***** Dataset records
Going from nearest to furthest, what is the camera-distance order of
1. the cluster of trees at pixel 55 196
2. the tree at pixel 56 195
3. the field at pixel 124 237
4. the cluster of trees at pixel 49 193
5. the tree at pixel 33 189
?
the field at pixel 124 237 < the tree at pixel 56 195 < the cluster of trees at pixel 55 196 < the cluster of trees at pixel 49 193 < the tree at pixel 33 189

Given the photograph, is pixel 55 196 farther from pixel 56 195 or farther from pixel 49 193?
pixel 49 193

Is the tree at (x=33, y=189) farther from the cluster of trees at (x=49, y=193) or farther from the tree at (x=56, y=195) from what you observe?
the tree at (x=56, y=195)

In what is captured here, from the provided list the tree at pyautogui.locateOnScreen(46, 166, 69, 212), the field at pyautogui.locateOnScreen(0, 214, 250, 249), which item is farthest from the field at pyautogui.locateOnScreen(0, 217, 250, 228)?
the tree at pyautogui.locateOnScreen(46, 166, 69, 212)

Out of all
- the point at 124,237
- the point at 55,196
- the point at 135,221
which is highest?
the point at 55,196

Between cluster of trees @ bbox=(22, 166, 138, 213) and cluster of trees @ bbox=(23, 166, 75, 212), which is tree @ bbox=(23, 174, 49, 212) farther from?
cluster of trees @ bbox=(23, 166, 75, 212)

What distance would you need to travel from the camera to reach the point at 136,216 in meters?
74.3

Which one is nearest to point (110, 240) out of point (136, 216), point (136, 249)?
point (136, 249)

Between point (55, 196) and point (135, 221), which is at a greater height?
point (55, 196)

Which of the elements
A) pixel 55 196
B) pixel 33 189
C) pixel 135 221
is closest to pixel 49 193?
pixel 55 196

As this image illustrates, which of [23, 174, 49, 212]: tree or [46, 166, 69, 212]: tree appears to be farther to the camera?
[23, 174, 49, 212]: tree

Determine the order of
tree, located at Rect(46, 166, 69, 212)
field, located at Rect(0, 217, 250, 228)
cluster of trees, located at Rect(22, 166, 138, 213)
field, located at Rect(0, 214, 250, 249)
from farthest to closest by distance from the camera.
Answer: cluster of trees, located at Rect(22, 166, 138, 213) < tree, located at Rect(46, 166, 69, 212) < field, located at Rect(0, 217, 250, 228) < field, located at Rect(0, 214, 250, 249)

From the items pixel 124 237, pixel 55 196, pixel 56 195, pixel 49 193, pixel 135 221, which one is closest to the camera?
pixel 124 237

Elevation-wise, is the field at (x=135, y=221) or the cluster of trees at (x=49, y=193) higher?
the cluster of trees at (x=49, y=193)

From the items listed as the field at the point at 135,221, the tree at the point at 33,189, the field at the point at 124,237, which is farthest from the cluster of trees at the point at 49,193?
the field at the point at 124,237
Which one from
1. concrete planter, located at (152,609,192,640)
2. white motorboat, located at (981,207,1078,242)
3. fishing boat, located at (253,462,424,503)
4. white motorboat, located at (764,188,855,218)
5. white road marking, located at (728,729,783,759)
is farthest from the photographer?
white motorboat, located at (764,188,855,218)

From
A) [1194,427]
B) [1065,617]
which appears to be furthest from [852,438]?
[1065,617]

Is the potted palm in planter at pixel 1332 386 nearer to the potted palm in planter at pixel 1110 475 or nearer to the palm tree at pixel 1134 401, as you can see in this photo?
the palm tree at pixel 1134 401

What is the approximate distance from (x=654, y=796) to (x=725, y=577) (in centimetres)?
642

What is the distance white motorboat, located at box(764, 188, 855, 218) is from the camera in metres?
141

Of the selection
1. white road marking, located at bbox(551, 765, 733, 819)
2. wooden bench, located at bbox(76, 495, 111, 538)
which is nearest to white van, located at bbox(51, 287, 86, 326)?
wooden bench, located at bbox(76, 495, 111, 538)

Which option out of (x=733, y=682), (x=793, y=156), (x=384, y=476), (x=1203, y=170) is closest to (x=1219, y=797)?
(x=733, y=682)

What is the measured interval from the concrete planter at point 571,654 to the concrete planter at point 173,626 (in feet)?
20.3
**********
=== Task goal ===
Return all of the records above word for word, leaving every line unchanged.

=== Output of the task ===
Going from nearest to furthest, what is the camera-distance order of
1. the cluster of trees at pixel 55 196
2. the tree at pixel 56 195
3. the field at pixel 124 237
4. the cluster of trees at pixel 49 193
5. the tree at pixel 33 189
?
the field at pixel 124 237 < the tree at pixel 56 195 < the cluster of trees at pixel 55 196 < the cluster of trees at pixel 49 193 < the tree at pixel 33 189

Given the photograph, is pixel 55 196 farther from pixel 56 195 or farther from pixel 49 193?
pixel 49 193

Is the tree at (x=33, y=189) farther from the cluster of trees at (x=49, y=193) or farther from the tree at (x=56, y=195) from what you observe?
the tree at (x=56, y=195)

In what is captured here, from the provided list the tree at pyautogui.locateOnScreen(46, 166, 69, 212), the field at pyautogui.locateOnScreen(0, 214, 250, 249), which item is farthest from the field at pyautogui.locateOnScreen(0, 217, 250, 228)?
the tree at pyautogui.locateOnScreen(46, 166, 69, 212)

Out of all
- the point at 124,237
- the point at 55,196
- the point at 135,221
which is highest?
the point at 55,196

Between cluster of trees @ bbox=(22, 166, 138, 213) and cluster of trees @ bbox=(23, 166, 75, 212), which is tree @ bbox=(23, 174, 49, 212) farther from?
cluster of trees @ bbox=(23, 166, 75, 212)

What distance would you need to travel from the camera to reach the point at 136,216 in meters?
74.3

Which one is nearest to point (110, 240) out of point (136, 216), point (136, 249)?
point (136, 249)

Between point (55, 196) and point (135, 221), which is at a greater height?
point (55, 196)

Which of the elements
A) pixel 55 196
B) pixel 33 189
C) pixel 135 221
is closest to pixel 49 193?
pixel 55 196

As this image illustrates, which of [23, 174, 49, 212]: tree or [46, 166, 69, 212]: tree appears to be farther to the camera?
[23, 174, 49, 212]: tree

Determine the order of
tree, located at Rect(46, 166, 69, 212)
field, located at Rect(0, 217, 250, 228)
cluster of trees, located at Rect(22, 166, 138, 213)
field, located at Rect(0, 214, 250, 249)
from farthest to closest by distance from the camera.
Answer: cluster of trees, located at Rect(22, 166, 138, 213) < tree, located at Rect(46, 166, 69, 212) < field, located at Rect(0, 217, 250, 228) < field, located at Rect(0, 214, 250, 249)

From the items pixel 124 237, pixel 55 196, pixel 56 195, pixel 49 193, pixel 135 221, which one is closest to the camera?
pixel 124 237

Elevation-wise, is the field at (x=135, y=221) or the cluster of trees at (x=49, y=193) higher?
the cluster of trees at (x=49, y=193)

From the items listed as the field at the point at 135,221, the tree at the point at 33,189, the field at the point at 124,237, which is farthest from the cluster of trees at the point at 49,193?
the field at the point at 124,237
Which one from
1. concrete planter, located at (152,609,192,640)
2. white motorboat, located at (981,207,1078,242)
3. fishing boat, located at (253,462,424,503)
4. white motorboat, located at (764,188,855,218)
5. white road marking, located at (728,729,783,759)
is farthest from the photographer?
white motorboat, located at (764,188,855,218)

From
A) [1194,427]
B) [1065,617]
which appears to be furthest from [852,438]?
[1065,617]

Is the potted palm in planter at pixel 1332 386 nearer to the potted palm in planter at pixel 1110 475 or nearer to the palm tree at pixel 1134 401, as you can see in this photo?
the palm tree at pixel 1134 401

What is the approximate distance from (x=654, y=796) to (x=725, y=577) (in centimetres)?
642

What is the distance white motorboat, located at box(764, 188, 855, 218) is from the camera in metres?
141

Of the selection
1. white road marking, located at bbox(551, 765, 733, 819)
2. wooden bench, located at bbox(76, 495, 111, 538)
which is nearest to white van, located at bbox(51, 287, 86, 326)?
wooden bench, located at bbox(76, 495, 111, 538)

Which option out of (x=733, y=682), (x=793, y=156), (x=384, y=476), (x=1203, y=170) is closest to (x=1219, y=797)?
(x=733, y=682)

What is the measured interval from the concrete planter at point 571,654 to the concrete planter at point 173,626 (in feet)?
20.3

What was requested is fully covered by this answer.